- Directed by: Richard Ledes
- Written by: Richard Ledes
- Starring: Michelle Williams Meat Loaf Aday
- Release date: 2004;
- Running time: 97 minutes
- Country: United States
- Language: English

= A Hole in One =

A Hole in One is a 2004 film co-starring Michelle Williams and Meat Loaf. The film marked the feature debut of writer/director Richard Ledes. It received its premiere at the Tribeca Film Festival in 2003.

==Plot==
Anna (Michelle Williams) is a young woman in an American suburb in the early 1950s. She is disturbed by her family’s rejection of her brother, a World War II veteran who comes home shell shocked. The impressionable girl is lured into a relationship with Billy, a local mob boss. When Anna’s brother dies and she witnesses Billy murder a local nightclub owner, she is driven to the edge of sanity. She develops a fixation with mental health that drives her to seek out a transorbital lobotomy. Anna learns about the procedure through sensational newspapers and Life magazine, which advertises the operation as the new vogue in American medicine. Also, her small town is buzzing about it when Dr. Harold Ashton, the foremost practitioner of this brand of lobotomy, comes to town. He starts performing the “icepick lobotomy” on alcoholics, veterans, and other troubled outsiders.

Billy is concerned with his girlfriend's obsession. He directs his girlfriend to a fake clinic fronted by Tom, a Korean War veteran on Billy’s payroll who masquerades as a neurologist. Tom convinces Anna to delay the procedure and visit him that night. Tom and Anna share their traumas with one another and grow closer. Billy finds them together and sets off a final conflict that draws the film to a close.

==Development==
The idea for A Hole in One was born out of a performance piece Ledes had staged at the American Fine Arts Gallery in SoHo in the early 1990s. The performance was based on the records of a WWII veteran who had experienced a psychotic break and for whom it had been recommended that he receive a lobotomy. Ledes conducted extensive research for the film over many years, including volunteering at an outpatient center for severely mentally ill. Additionally, he visited George Washington University, which holds the archives of Dr. Walter Freeman.

Rather than doing a documentary on Freeman or case studies on mental illness, Ledes opted for fiction:

  - “I never considered doing a documentary. For me it was always important to tell the story in this way. That there were truths about the subject of mental illness and the use of transorbital lobotomy that were inseparable from the truths that one finds in storytelling rather than the true and false of science.”

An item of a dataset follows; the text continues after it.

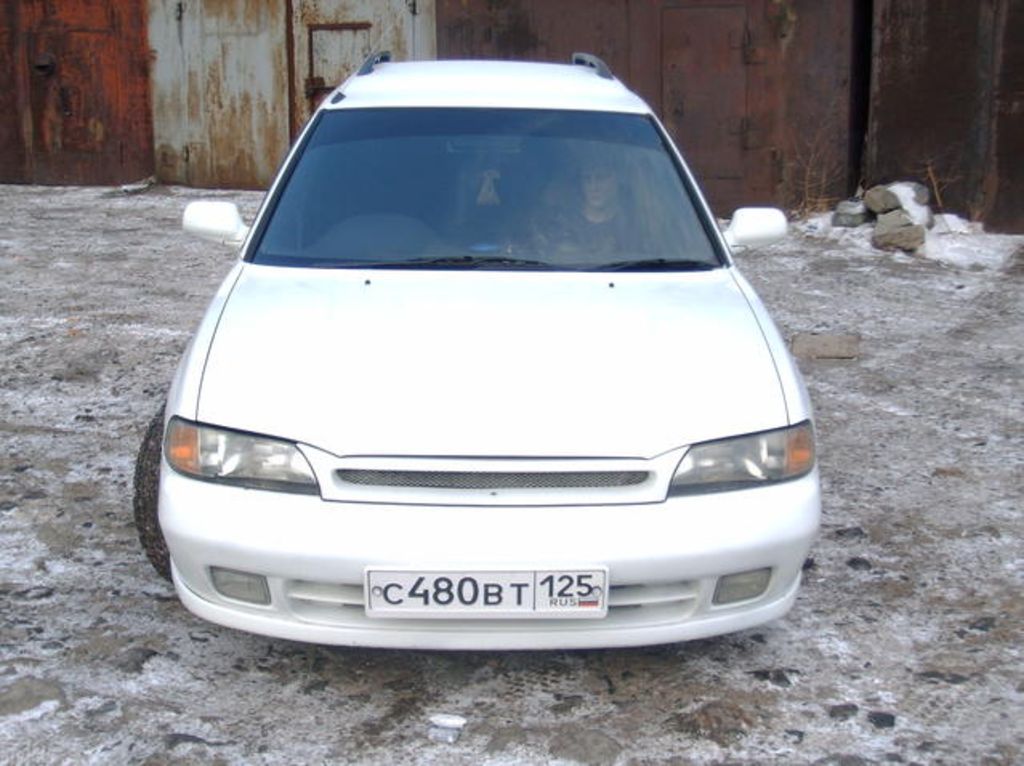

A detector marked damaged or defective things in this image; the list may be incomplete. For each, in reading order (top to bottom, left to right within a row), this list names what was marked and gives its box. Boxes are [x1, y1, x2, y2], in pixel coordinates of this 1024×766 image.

Ledes’ screenplay draws heavily on documents such as the New York Departmental of Mental Hygiene Annual Report of 1953.
In his DVD commentary for A Hole in One, Ledes mentions other insightful sources: Great and Desperate Cures: The Rise and Decline of Psychosurgery and Other Radical Treatments for Mental Illness and Last Resort: Psychosurgery and Other Radical Treatments for Mental Illness by Jack David Pressman. He also cites The Lobotomist: A Maverick Medical Genius and His Tragic Quest to Rid the World of Mental Illness by Jack El-Hai, which came out after A Hole in One, as a reliable reference point.

Ledes has compared the character of Dr. Ashton to Dr. Strangelove. While he isn’t modeled on one historical person, he is derived from real-life figures.

==Reception==
As of June 2014, the film scores 17% on Rotten Tomatoes from 12 reviews.